7. Dayton Metro (Ohio)
Own/rent ratio: 119%
Annual cost to own: $8,420
Annual cost to rent: $7,056
Home prices and employment in Dayton have both taken a hit in the recession. The unemployment rate in the area was 12.1% in June. The Wright-Patterson Air Force Base is a large employer in the area.
8. Columbia Metro (S.C.)
Own/rent ratio: 123%
Annual cost to own: $9,885
Annual cost to rent: $8,016
Columbia is the state capital and home to the University of South Carolina. The metropolitan area had about 700,000 people as of 2007. The city's large employers are the state government and University of South Carolina, two industries that are more recession-proof than others, and so it has been spared from the worst of the crisis. However, the unemployment rate still reached 10% in June (not seasonally adjusted).
9. Orlando Metro (Fla.)
Own/rent ratio: 124%
Annual cost to own: $12,107
Annual cost to rent: $9,756
The Orlando metro area, in central Florida, has a population of more than 2 million. Orlando's economy relies heavily on tourism from Walt Disney World, Universal Studios, and SeaWorld amusement parks. The metro area ranked 10th in foreclosure notices in the first half of 2009, according to RealtyTrac.
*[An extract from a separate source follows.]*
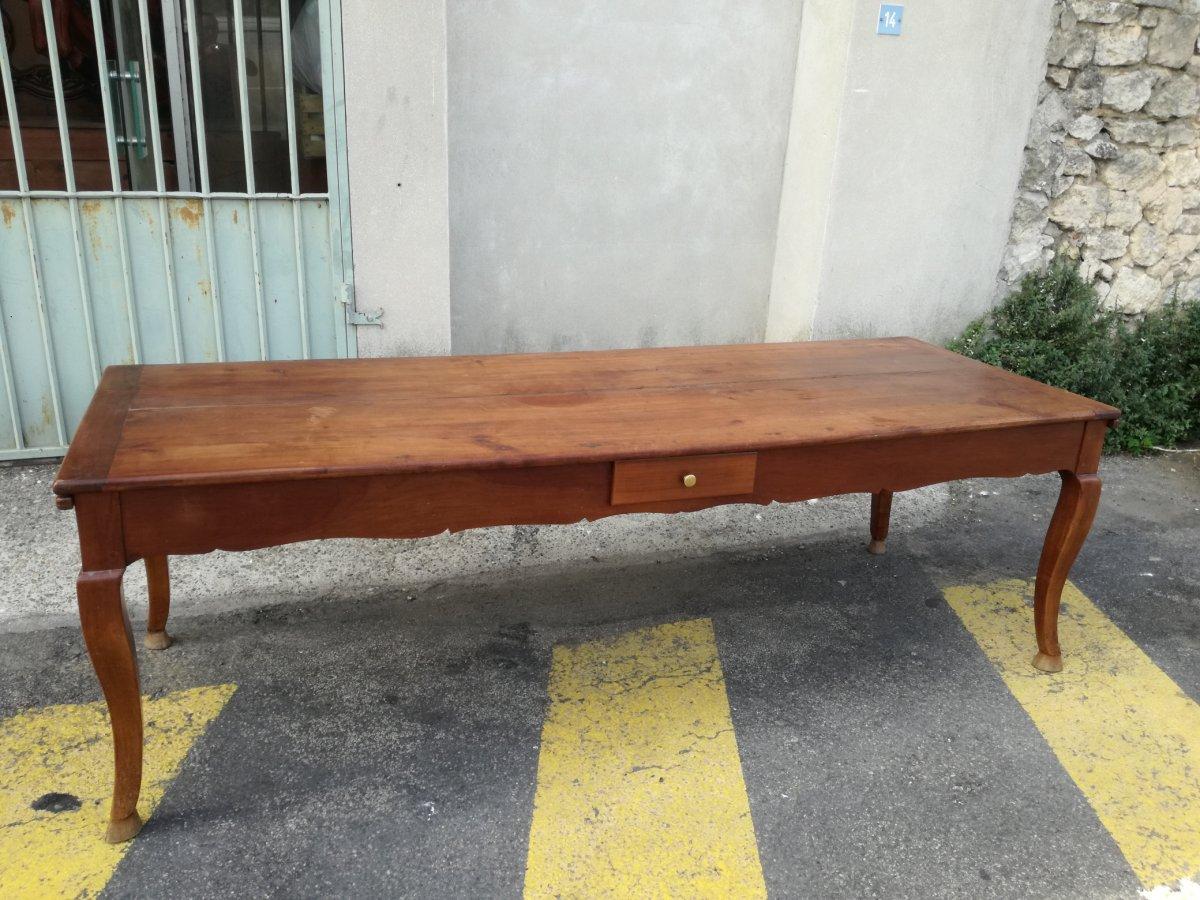 Grande Table En Merisier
It had an unemployment rate of 10.8% in June, not seasonally adjusted.
10. Dallas-Fort Worth Metro (Texas)
Own/rent ratio: 124%
Annual cost to own: $11,037
Annual cost to rent: $8,880
Home sales in the Dallas-Fort Worth area were flat in the second quarter of 2009 after several declines, according to the National Association of Realtors. Mortgage rates are low, making this a good time for home buyers. The Dallas-Forth Worth region was the fourth-largest metropolitan area in 2007 and the largest city on this list. It had a June unemployment rate of 8.2%. American Airlines and ExxonMobil are headquartered in the area.